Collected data
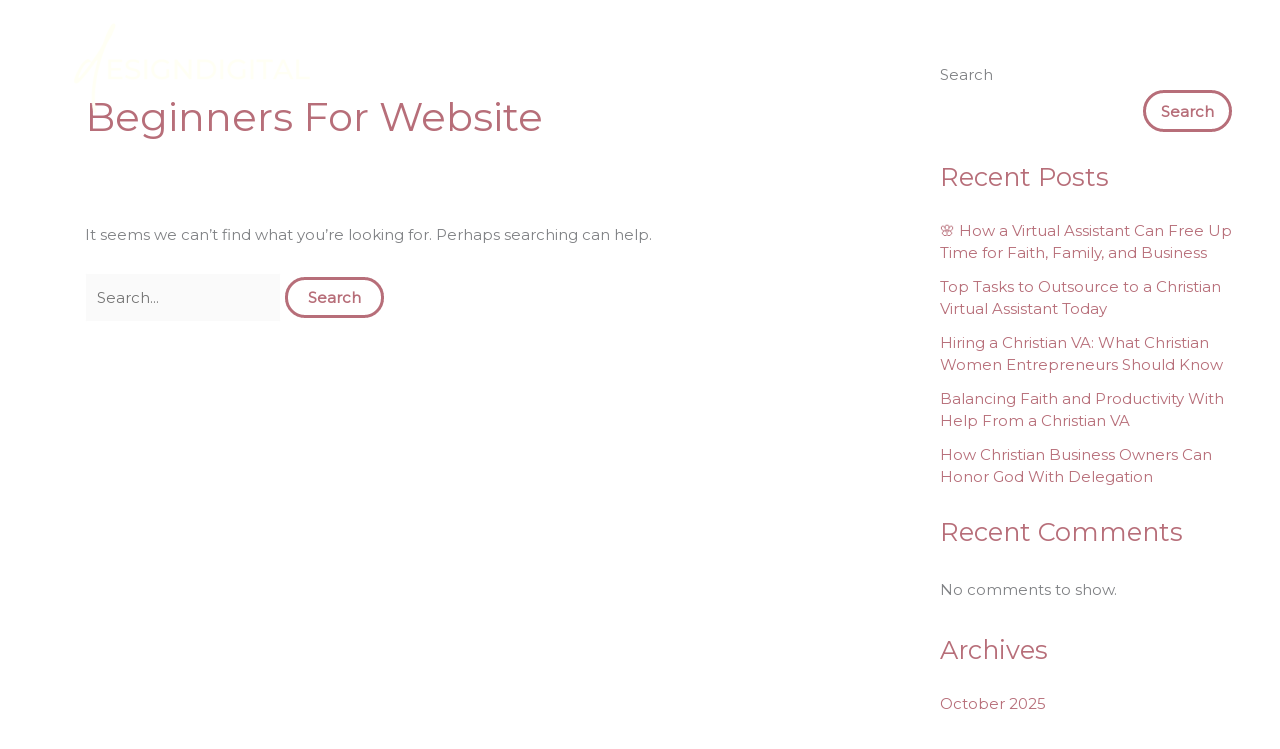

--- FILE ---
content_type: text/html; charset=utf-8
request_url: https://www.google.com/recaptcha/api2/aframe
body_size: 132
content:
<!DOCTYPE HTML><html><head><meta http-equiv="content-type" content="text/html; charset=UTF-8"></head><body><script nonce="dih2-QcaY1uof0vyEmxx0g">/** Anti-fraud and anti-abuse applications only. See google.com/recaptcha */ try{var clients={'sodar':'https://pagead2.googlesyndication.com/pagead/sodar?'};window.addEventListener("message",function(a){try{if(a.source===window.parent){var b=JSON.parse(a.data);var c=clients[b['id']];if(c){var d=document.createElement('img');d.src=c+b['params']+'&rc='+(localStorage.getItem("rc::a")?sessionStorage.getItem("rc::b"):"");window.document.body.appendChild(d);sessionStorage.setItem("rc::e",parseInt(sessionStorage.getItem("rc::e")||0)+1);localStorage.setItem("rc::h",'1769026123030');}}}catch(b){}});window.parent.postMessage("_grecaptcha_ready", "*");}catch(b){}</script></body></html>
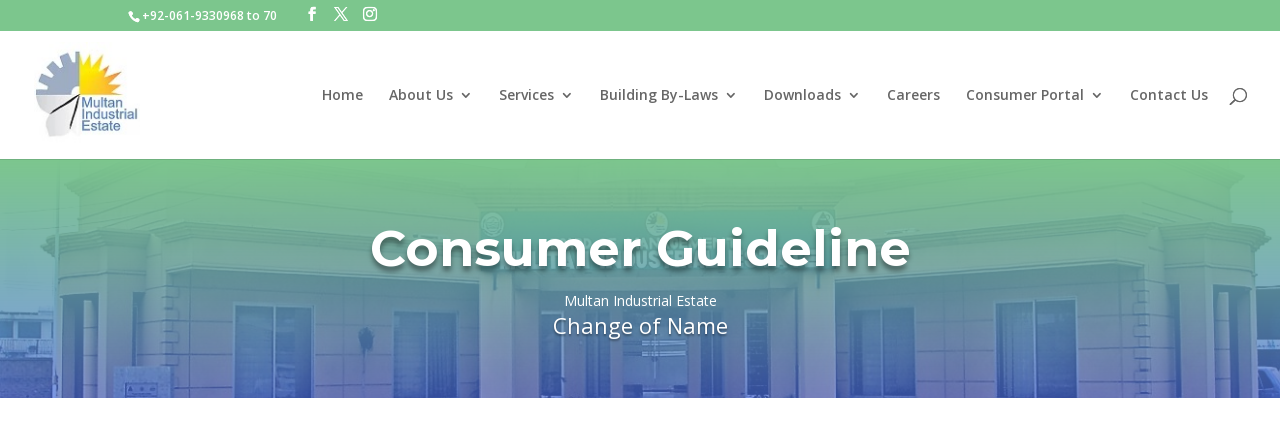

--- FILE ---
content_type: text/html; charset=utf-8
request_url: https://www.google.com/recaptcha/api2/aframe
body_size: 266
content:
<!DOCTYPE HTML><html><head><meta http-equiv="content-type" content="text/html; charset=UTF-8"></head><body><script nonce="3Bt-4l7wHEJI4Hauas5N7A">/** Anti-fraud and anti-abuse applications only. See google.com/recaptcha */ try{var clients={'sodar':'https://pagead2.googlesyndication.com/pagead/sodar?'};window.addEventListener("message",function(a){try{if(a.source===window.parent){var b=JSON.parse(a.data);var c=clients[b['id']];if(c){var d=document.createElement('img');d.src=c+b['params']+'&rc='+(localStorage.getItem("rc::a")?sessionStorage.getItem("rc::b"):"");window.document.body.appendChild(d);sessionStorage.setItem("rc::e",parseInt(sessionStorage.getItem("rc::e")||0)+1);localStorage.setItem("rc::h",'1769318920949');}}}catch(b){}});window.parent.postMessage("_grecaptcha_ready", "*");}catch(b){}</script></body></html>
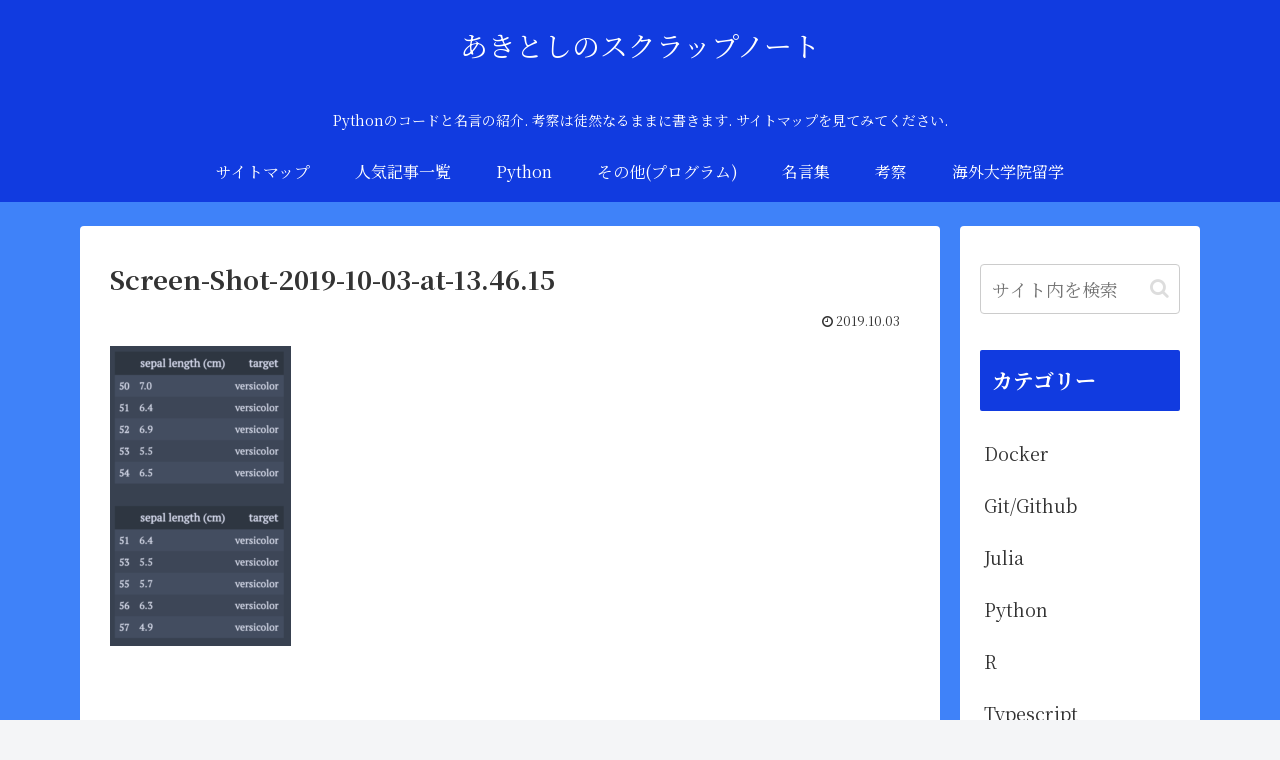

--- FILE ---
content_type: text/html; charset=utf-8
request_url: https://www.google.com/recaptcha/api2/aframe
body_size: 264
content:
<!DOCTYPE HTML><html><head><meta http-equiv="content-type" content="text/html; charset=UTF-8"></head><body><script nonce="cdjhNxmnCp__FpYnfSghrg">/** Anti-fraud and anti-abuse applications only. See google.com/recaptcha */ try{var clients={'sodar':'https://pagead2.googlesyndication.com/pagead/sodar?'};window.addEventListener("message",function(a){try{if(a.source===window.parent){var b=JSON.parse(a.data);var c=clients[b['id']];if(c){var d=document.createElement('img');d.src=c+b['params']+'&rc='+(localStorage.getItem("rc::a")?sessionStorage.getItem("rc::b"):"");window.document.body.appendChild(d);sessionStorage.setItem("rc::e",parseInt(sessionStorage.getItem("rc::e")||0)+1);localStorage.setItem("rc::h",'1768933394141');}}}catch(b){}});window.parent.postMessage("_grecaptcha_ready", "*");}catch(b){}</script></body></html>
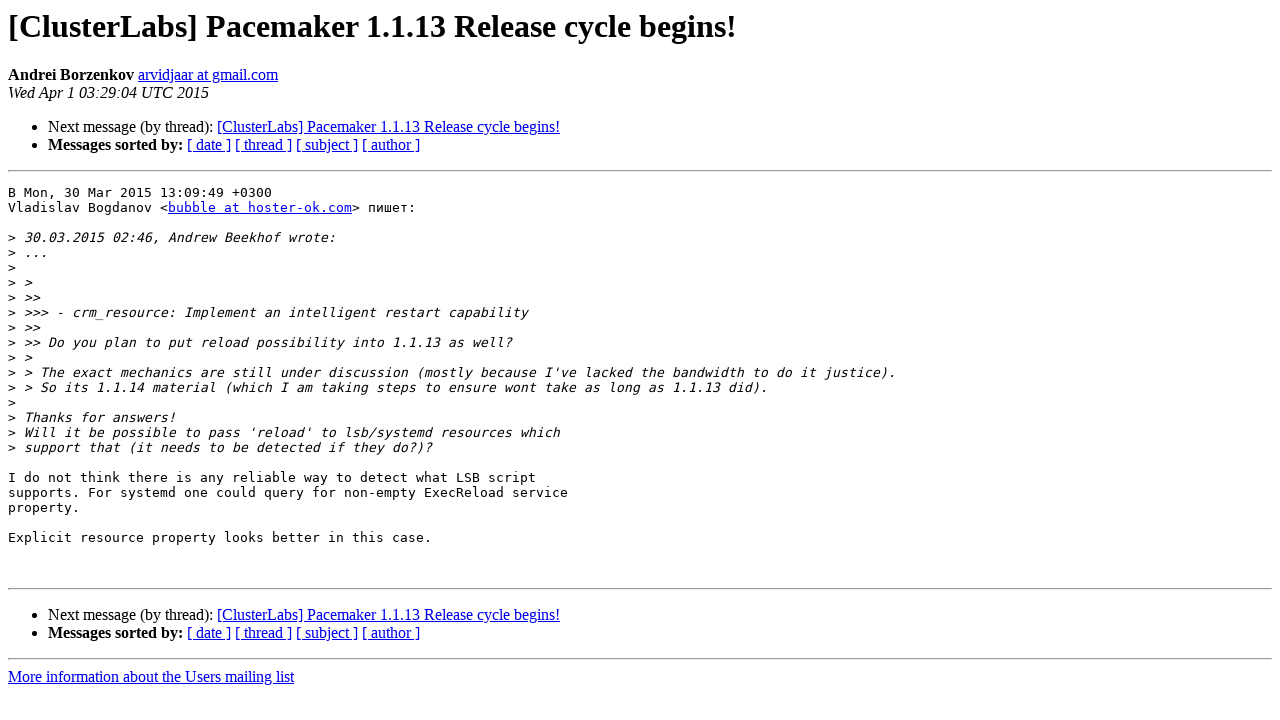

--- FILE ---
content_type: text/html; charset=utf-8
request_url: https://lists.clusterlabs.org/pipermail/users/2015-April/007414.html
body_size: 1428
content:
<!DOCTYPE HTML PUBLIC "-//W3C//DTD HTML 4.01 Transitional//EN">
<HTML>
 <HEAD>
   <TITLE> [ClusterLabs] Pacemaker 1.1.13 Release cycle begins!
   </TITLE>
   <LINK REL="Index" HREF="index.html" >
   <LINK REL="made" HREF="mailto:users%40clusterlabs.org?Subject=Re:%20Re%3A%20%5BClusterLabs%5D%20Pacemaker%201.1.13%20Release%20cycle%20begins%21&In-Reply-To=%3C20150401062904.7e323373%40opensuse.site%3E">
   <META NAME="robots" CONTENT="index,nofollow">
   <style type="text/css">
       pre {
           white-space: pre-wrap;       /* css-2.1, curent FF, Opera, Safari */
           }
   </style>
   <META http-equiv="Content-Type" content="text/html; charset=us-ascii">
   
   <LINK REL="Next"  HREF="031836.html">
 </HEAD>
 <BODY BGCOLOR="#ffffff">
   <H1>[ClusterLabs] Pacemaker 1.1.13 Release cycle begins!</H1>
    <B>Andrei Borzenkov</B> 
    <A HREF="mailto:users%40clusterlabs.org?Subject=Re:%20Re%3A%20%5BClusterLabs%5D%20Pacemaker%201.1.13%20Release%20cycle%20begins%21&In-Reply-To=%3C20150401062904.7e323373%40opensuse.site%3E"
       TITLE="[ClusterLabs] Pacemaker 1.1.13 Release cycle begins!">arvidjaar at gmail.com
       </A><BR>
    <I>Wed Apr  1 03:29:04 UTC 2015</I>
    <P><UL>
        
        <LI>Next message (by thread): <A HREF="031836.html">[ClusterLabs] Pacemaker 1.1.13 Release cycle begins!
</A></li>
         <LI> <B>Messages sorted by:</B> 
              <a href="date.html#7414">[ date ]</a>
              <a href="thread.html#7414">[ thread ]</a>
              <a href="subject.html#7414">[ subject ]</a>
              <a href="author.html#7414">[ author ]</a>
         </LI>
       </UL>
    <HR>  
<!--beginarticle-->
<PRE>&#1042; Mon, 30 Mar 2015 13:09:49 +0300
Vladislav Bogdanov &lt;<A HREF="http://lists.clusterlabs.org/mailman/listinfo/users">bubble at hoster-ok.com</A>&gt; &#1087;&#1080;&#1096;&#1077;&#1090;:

Task goal
In the records above, find each line holding "LINK" and copy it.

Final answer
   <LINK REL="Index" HREF="index.html" >
   <LINK REL="made" HREF="mailto:users%40clusterlabs.org?Subject=Re:%20Re%3A%20%5BClusterLabs%5D%20Pacemaker%201.1.13%20Release%20cycle%20begins%21&In-Reply-To=%3C20150401062904.7e323373%40opensuse.site%3E">
   <LINK REL="Next"  HREF="031836.html">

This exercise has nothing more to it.